His relationship with CSIS began in 1986 when he was working as a 
private security consultant and a South African diplomat tried to 
persuade him to spy on Canadian anti-apartheid activists.

On the advice of a friend, he approached the intelligence agency.

"In the nomenclature of spies, Bristow had become an 'asset."' the 
article says.

His chance meeting with a member of the extreme right eventually led 
to Bristow's central role in Operation Governor, a CSIS investigation 
of the white supremacist movement.

The racist right had been invigorated by the April 1989 deportation to
Canada of white supremacist Wolfgang Droege, fresh from a U.S. prison
sentence for cocaine trafficking and weapon possession.

In October of that year, Droege set up The Heritage Front, a continental
network of racists.

Bristow lived a schizophrenic existence, working by day as an 
investigator for a shipping firm and spending evenings and weekends 
nurturing his ties to the racist right, the article says.

"I was keeping watch over violent hate groups," he said. "It was the right
thing to do."

The operation grew troubling when tensions erupted between the 
supremacists and anti-racist groups.

Bristow insists he faced an unenviable dilemma. As Droege's deputy, he
couldn't be seen to ignore provocations of the Heritage Front's 
enemies, the article says. At the same time, as a government-paid 
agent, he could not promote or countenance a violent response.
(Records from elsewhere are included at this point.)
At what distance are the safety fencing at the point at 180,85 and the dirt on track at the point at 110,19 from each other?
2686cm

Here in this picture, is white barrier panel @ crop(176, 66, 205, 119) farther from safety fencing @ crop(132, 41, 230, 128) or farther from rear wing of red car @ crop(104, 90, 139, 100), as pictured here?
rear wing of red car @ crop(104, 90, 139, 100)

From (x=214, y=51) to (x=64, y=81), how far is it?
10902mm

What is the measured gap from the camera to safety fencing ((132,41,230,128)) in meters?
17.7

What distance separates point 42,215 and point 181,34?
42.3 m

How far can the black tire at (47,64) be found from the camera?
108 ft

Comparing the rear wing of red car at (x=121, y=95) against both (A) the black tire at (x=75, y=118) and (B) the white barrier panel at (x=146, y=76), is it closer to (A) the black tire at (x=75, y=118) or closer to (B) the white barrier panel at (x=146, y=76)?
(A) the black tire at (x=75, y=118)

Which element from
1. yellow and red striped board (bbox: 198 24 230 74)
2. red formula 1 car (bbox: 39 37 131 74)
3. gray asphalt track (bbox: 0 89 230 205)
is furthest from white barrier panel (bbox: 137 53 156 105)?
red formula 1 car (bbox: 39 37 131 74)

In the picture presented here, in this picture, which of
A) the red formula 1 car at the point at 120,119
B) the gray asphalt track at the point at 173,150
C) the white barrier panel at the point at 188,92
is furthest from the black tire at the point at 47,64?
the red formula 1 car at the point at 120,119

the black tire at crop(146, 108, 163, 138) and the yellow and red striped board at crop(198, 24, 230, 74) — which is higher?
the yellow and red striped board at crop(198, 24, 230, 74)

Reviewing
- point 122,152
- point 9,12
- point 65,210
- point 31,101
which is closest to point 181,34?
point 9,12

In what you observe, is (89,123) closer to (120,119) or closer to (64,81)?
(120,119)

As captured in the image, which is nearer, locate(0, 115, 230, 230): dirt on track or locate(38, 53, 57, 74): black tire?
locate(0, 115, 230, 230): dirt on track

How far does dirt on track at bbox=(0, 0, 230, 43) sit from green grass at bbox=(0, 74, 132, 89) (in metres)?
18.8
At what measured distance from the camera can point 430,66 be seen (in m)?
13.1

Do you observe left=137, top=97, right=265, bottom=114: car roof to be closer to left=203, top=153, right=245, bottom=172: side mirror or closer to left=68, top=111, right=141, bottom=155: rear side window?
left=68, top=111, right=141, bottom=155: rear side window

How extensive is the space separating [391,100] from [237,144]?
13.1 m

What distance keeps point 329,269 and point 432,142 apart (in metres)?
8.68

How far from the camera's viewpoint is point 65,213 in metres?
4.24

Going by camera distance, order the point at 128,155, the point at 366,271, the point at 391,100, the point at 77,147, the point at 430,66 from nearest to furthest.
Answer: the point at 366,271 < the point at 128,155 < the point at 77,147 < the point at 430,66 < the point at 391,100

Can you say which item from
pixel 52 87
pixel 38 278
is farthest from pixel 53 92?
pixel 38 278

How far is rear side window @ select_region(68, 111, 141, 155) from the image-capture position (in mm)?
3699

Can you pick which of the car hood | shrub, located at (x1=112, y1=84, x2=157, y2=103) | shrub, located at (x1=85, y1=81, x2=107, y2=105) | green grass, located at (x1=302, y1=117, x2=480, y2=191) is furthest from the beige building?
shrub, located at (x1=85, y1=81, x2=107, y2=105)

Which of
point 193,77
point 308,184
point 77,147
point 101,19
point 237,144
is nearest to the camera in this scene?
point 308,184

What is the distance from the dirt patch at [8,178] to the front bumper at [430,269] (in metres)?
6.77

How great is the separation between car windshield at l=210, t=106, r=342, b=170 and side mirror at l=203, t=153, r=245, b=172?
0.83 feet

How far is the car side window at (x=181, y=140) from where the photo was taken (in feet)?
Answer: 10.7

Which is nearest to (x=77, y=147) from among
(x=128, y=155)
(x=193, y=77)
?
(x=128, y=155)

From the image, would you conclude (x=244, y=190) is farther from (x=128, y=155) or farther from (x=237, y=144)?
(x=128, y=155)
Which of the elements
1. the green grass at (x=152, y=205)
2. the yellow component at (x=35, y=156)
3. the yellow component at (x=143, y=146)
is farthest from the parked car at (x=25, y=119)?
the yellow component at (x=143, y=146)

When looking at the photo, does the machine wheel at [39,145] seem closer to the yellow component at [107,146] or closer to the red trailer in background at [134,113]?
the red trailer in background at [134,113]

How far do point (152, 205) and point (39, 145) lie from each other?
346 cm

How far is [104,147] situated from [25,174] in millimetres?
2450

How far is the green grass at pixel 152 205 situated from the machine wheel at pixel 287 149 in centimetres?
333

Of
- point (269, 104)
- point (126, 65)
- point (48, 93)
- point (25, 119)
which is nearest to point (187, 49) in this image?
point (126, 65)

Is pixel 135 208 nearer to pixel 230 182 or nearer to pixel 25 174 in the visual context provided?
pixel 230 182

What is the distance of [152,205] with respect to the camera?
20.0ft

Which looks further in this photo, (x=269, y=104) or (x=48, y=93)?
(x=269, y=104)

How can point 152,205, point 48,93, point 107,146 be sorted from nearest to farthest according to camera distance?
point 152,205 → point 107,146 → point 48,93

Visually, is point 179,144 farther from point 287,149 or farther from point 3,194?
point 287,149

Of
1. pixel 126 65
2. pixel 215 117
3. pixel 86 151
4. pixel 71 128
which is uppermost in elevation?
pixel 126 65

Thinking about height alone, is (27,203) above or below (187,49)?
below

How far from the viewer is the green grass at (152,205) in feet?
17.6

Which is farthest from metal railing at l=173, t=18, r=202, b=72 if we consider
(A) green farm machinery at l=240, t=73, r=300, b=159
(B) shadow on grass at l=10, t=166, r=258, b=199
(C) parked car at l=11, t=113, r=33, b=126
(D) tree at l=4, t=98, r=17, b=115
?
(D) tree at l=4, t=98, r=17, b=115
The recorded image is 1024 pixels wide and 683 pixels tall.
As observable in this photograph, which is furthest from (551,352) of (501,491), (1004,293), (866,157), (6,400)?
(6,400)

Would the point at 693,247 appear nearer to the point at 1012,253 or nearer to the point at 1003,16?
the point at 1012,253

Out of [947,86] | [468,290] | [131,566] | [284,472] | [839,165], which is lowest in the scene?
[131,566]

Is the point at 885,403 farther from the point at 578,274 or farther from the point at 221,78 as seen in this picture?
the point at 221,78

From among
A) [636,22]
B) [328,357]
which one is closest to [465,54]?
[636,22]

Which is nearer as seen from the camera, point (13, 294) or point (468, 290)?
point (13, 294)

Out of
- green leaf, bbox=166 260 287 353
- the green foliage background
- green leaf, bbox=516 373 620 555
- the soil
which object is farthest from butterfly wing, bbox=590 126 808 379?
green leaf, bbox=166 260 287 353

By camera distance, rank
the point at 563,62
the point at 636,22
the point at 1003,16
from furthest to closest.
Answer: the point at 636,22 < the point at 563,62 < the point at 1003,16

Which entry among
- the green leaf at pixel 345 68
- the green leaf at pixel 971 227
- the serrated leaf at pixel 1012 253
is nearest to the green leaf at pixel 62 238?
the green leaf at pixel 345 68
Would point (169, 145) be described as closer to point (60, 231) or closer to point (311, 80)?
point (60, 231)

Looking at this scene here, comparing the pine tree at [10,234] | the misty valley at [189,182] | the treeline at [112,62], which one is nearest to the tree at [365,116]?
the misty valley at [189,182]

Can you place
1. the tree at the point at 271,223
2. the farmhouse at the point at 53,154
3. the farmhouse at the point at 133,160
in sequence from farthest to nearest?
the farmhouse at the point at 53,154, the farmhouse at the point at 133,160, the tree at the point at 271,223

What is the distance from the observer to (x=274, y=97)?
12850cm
"I was walking a very thin tightrope," Bristow said.

His solution was to co-ordinate and take part in a campaign, with the
knowledge and approval of his CSIS handler, to harass key anti-racist
activists at home and work.

"I was trying to find a response that didn't include out-of-control,
escalating violence," he told the magazine. "If I was wrong in the actions
that I took, I must take responsibility for that."

Bristow's attempts to keep a lid on the violence fell apart in May 
1993 when police, anti-racist activists and about 60 Heritage Front 
members clashed in a wild melee in downtown Ottawa.

During Bristow's time inside the racist organization, information he
supplied to CSIS led to the arrest and deportation of some 
supremacists, the article says.

In early 1994, convinced the Heritage Front was imploding, Bristow 
planned to bow out of Operation Governor.

A short time later, his involvement was exposed by the Toronto Sun,
prompting the operative and his family to go underground.

A 1995 report by the Security Intelligence Review Committee, the 
watchdog over CSIS, concluded Bristow (not identified by name in the 
report) played only a small role in the Heritage Front's development 
despite being part of its inner circle.

The review committee admonished Bristow for tactics that "tested the 
limits" of acceptable and appropriate behaviour, but ultimately found 
Canadians owed him a debt for doing valuable work.

At the time, Elisse Hategan, a prominent defector from the Heritage 
Front, slammed the report as a whitewash. She told a Commons 
committee the front would never have been so effective without 
Bristow's work.

Bristow now says it was all business, arguing he never suffered from 
what he calls "target love."

Following his exposure in the press, CSIS set Bristow and his family 
up in a new city. But the media soon found him.

The article says the stress and uncertainty of life in the aftermath of his
covert work led to the collapse of his marriage four years ago.

Bristow took the first step toward openly discussing his role last 
year in a speech to a private gathering of the Canadian Jewish 
Congress in Toronto.

His story was greeted with applause, muffled weeping and a standing 
ovation, the article says.

Irving Abella, a historian and former president of the congress, effusively
praised Bristow at the invitation-only gathering. "I think what was most
important about this evening was how heroic this man was."

Still, the article notes Bristow's long public silence has deepened the
mystery that surrounded his clandestine work for CSIS.

"To his foes, he is a Judas who betrayed loyal friends. To others, he
remains an unrepentant agent-provocateur on the public payroll," 
Mitrovica writes.

"Still others consider him a hero who risked his life for his beliefs, and
is now living with the consequences - a dissolved marriage, an uncertain
future, and an occasional brush with fear."